How to develop a high-level application protocol and data format for synchronizing metadata between devices and a server?

I am looking for guidance on how best to think about developing a high-level application protocol for synchronizing metadata between end-user devices and the server.

My goal: the user can interact with the application data on any device or on the Internet. The purpose of this protocol is to exchange changes made at one endpoint to other endpoints through the server and to ensure that all devices support a consistent image of the application data. If the user makes changes on one device or on the Internet, the protocol will transfer data to the central repository, from where other devices can pull it out.

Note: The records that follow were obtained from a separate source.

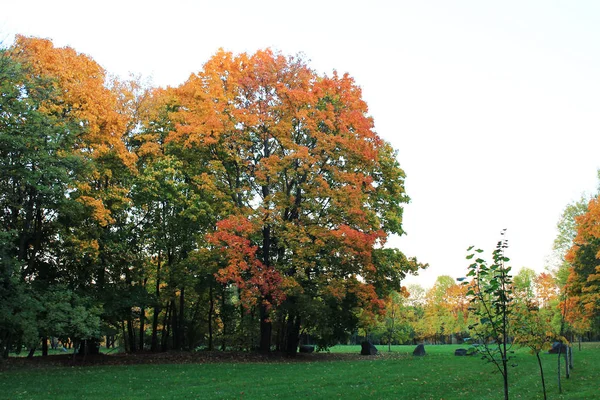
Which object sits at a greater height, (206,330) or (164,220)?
A: (164,220)

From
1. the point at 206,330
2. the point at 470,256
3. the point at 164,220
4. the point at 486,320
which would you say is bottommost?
the point at 206,330

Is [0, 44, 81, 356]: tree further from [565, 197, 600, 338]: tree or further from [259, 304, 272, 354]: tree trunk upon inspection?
[565, 197, 600, 338]: tree

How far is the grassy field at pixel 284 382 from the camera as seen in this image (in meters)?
14.2

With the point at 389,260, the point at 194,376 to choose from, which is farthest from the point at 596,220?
the point at 194,376

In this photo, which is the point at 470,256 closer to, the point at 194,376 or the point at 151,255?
the point at 194,376

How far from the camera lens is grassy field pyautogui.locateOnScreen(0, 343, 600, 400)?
14.2 metres

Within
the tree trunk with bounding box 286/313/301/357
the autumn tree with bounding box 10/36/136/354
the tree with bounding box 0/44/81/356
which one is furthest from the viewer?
the tree trunk with bounding box 286/313/301/357

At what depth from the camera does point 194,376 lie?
1875 centimetres

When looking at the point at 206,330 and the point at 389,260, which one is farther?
the point at 206,330

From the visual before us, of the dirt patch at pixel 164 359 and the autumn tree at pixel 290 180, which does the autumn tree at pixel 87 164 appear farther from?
the autumn tree at pixel 290 180

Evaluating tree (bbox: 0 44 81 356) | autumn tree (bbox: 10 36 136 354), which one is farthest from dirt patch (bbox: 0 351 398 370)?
autumn tree (bbox: 10 36 136 354)

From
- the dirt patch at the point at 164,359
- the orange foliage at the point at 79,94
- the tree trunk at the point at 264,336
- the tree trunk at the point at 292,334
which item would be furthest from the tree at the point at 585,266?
the orange foliage at the point at 79,94

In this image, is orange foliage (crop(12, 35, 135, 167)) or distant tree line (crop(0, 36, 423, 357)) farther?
distant tree line (crop(0, 36, 423, 357))

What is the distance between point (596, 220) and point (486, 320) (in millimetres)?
25027
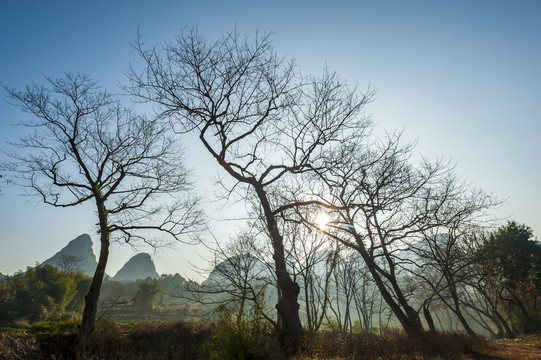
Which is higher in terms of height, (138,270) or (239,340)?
(138,270)

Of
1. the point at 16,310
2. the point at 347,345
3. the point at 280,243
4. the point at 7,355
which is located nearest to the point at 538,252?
the point at 347,345

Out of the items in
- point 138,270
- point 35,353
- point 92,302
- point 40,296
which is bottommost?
point 35,353

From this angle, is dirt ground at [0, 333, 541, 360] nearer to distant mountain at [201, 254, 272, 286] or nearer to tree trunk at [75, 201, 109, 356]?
tree trunk at [75, 201, 109, 356]

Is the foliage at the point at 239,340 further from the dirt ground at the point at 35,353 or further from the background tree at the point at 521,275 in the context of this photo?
the background tree at the point at 521,275

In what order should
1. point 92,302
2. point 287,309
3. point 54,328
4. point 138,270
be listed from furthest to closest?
1. point 138,270
2. point 54,328
3. point 92,302
4. point 287,309

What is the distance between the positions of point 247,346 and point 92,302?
7490 millimetres

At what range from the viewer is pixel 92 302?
29.4ft

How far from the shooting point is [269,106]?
7.37 meters

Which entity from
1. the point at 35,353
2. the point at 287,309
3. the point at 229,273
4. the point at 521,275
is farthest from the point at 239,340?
the point at 521,275

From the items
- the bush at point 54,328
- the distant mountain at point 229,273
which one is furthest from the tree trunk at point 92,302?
the distant mountain at point 229,273

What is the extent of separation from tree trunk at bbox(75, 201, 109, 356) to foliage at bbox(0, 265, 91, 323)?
1023 inches

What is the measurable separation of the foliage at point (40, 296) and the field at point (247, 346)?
22219 mm

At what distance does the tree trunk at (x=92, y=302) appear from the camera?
8.53 metres

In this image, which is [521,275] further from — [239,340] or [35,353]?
[35,353]
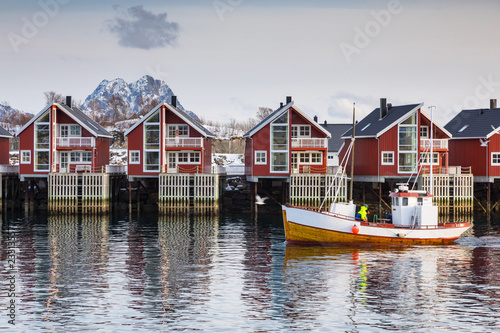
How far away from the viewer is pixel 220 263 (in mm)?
36875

Some other design thoughts:

  • I call this “metadata synchronization” because the payload will be quite small in the form of object identifiers and small metadata about these identifiers. When client endpoints retrieve new metadata using this protocol, they will retrieve the actual object data from an external source based on this metadata. Retrieving the "real" object data is beyond the scope; I am only talking about metadata synchronization here.
  • Using HTTP for transport and JSON for the payload container. The question basically is how to best design the JSON payload scheme.
  • I want this to be easy to implement and maintain on the Internet and on desktop and mobile devices. The best approach is to be a simple HTTP request / response based on a timer or events without any persistent channels. Also, you don't have to have a PhD to read it, and I want my specification to be on 2 pages, not 200.
  • Authentication and security are not suitable for this issue: suppose that requests are protected and authenticated.
  • The goal is the ultimate consistency of data on devices, this is not quite real time. For example, a user can make changes on a single device during battery life. When re-entering the system, the user will perform the “sync” operation to push local changes and retrieve remote changes.
  • Having said that, the protocol should support both of these modes of operation:
    • Starting from scratch on the device, it should be able to pull out the image from the metadata.
    • on-demand synchronization. When you look at the data on two devices next to each other and make changes, it should be easy to push these changes as short individual messages that the other device can receive in almost real time (provided that it decides to contact the server for synchronization).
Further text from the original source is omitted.